*INPUT DATA*

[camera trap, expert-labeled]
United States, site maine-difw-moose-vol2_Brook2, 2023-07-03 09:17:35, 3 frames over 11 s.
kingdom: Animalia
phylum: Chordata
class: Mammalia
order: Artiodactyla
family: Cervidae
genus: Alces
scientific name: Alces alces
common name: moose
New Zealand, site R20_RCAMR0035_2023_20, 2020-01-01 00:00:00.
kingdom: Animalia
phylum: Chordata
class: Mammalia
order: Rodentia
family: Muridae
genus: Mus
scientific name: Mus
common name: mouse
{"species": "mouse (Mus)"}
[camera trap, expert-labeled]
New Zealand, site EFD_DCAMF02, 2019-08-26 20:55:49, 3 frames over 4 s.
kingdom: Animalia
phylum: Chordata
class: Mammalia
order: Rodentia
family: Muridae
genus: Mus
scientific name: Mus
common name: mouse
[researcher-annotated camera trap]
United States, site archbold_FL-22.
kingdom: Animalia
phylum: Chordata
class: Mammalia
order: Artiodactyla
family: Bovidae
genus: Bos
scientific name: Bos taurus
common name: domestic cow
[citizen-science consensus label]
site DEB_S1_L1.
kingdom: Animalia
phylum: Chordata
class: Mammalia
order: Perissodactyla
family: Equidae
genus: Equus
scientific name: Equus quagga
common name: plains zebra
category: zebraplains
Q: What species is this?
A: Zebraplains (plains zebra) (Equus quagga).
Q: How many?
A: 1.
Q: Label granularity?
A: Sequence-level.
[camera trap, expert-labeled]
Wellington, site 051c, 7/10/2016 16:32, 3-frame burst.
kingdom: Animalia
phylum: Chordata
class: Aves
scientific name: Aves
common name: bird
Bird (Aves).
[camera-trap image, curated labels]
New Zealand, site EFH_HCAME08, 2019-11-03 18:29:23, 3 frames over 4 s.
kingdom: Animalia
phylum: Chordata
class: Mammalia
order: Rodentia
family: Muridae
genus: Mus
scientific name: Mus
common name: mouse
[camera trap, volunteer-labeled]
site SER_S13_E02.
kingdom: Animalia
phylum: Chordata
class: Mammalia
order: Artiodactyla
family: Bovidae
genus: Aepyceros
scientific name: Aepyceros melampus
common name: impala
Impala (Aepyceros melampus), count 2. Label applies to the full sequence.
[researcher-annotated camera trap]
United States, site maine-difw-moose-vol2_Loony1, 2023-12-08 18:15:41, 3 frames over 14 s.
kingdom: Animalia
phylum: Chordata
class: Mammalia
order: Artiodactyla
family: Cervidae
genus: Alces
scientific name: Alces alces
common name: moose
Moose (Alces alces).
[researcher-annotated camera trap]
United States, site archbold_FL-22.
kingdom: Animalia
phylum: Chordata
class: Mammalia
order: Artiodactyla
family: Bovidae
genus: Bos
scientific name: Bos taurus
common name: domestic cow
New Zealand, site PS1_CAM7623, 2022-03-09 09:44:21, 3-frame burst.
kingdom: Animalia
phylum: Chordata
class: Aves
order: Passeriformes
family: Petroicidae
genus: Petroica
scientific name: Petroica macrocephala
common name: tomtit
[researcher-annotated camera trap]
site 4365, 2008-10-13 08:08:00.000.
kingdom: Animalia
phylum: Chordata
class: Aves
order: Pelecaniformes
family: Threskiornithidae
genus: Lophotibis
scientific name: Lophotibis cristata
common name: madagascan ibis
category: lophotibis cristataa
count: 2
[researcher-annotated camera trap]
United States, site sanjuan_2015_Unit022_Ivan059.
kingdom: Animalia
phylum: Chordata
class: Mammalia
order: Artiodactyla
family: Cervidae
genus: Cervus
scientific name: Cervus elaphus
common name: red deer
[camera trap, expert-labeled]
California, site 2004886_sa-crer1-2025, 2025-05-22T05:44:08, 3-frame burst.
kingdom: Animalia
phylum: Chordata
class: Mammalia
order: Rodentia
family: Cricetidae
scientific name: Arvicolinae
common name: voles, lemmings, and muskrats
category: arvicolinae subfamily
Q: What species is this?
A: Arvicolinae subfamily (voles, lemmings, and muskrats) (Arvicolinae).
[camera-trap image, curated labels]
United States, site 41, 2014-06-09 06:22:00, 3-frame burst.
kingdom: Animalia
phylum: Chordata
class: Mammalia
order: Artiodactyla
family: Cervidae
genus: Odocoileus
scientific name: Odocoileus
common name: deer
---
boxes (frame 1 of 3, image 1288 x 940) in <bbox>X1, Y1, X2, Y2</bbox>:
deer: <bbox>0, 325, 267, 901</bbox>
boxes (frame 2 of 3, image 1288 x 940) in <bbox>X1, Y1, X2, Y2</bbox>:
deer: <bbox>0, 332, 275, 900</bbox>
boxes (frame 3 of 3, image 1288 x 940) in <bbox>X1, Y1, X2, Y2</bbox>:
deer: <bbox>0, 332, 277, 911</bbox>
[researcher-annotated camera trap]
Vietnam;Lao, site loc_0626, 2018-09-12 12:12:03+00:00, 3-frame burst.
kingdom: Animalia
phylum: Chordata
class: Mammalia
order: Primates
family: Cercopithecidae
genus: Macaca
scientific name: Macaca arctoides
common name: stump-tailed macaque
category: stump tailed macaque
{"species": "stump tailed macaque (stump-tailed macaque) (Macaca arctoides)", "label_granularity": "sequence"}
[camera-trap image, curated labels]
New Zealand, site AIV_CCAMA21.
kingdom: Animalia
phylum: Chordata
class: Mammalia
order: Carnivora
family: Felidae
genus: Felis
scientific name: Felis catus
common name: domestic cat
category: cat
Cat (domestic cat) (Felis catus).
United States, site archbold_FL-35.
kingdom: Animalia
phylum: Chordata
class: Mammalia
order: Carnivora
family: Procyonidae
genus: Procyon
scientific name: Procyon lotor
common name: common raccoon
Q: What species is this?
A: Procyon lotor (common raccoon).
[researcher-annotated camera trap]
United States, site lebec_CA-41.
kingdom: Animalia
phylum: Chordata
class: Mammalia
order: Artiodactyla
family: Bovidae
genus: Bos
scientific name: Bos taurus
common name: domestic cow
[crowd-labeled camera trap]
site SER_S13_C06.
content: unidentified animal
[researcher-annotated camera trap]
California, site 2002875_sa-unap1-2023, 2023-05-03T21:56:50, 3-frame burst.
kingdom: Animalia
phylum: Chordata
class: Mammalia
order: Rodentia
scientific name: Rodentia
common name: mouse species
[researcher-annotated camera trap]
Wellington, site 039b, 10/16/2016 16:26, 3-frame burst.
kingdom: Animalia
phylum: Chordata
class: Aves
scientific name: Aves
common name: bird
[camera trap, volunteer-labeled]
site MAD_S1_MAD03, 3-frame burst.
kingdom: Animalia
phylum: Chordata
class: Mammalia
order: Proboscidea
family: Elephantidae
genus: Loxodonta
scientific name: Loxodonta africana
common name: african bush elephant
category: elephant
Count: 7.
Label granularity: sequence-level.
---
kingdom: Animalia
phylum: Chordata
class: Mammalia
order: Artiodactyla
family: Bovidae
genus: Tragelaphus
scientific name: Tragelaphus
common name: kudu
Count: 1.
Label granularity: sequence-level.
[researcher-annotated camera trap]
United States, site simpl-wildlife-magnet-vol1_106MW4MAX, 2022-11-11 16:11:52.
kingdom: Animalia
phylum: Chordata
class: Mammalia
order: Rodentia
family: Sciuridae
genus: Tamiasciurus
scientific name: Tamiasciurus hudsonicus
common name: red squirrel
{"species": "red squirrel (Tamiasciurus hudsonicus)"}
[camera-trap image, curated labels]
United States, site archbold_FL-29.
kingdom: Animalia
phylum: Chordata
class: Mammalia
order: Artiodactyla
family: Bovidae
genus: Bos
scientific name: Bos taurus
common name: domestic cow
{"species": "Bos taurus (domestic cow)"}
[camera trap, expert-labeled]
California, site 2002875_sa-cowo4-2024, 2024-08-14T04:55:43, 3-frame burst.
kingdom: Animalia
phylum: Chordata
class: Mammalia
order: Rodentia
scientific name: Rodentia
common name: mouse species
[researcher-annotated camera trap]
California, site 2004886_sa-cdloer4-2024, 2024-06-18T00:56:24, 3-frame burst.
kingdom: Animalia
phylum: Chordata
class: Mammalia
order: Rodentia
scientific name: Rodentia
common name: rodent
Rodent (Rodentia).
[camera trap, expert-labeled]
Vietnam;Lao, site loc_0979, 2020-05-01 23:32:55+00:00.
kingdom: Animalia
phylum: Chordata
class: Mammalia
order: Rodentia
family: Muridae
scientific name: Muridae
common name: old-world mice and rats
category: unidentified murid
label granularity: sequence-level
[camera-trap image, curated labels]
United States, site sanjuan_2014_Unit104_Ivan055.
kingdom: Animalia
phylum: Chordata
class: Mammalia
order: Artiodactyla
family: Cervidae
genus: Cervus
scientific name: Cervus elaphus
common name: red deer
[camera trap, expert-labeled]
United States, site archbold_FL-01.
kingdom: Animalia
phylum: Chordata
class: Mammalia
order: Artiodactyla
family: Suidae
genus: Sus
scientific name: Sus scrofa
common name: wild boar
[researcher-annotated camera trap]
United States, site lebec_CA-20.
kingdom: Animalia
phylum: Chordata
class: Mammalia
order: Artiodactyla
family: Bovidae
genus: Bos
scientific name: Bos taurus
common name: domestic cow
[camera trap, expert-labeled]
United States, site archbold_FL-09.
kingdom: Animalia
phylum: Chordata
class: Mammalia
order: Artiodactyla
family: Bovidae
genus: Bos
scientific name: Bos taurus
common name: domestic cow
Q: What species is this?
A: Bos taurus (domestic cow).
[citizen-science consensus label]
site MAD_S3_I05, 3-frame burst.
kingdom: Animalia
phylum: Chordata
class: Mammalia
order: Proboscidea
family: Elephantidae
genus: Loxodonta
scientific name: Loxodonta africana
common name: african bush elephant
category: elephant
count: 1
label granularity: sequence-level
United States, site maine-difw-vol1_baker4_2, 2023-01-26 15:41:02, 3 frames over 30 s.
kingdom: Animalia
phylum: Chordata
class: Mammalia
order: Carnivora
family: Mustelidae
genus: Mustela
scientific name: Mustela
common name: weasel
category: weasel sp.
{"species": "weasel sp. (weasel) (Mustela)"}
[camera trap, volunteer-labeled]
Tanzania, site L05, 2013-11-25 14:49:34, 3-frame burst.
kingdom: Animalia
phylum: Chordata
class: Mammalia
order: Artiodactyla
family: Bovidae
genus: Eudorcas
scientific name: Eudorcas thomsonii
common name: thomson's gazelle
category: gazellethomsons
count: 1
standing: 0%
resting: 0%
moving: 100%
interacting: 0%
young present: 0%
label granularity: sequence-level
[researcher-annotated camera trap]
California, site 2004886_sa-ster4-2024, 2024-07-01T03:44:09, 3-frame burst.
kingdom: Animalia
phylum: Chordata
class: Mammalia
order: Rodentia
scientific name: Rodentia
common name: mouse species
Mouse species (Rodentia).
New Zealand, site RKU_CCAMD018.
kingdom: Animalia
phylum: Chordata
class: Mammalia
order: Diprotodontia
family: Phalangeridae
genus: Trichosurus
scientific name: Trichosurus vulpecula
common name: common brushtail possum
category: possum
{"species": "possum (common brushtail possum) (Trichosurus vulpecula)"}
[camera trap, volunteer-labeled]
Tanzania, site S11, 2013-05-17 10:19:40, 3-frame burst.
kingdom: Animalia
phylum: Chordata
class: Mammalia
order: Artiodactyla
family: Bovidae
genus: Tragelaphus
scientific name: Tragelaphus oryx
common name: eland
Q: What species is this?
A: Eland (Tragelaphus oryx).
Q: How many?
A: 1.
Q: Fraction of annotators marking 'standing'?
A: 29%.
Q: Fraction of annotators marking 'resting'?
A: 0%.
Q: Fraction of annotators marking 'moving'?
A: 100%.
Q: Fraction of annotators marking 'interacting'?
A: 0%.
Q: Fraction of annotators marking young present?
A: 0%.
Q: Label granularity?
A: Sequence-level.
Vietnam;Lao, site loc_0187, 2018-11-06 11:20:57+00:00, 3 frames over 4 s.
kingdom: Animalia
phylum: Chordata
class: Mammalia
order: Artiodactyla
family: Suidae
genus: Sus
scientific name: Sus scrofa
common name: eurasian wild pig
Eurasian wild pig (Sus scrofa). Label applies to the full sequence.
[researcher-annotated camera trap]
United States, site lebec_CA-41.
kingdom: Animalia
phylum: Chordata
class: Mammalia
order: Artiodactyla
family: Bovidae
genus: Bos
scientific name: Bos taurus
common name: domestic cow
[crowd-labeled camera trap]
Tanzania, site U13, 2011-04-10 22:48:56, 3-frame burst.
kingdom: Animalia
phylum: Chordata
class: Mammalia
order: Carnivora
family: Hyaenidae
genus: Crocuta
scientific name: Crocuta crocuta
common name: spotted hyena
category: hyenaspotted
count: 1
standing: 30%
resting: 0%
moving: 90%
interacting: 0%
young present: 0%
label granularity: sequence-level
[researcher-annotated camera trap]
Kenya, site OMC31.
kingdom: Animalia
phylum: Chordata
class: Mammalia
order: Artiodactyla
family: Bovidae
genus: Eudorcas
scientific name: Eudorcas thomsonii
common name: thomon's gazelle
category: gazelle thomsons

*TASK ITEM*
If a line in the records above holds the string "stump", copy it.

*ANSWER TO THE EXERCISE*
common name: stump-tailed macaque
category: stump tailed macaque
{"species": "stump tailed macaque (stump-tailed macaque) (Macaca arctoides)", "label_granularity": "sequence"}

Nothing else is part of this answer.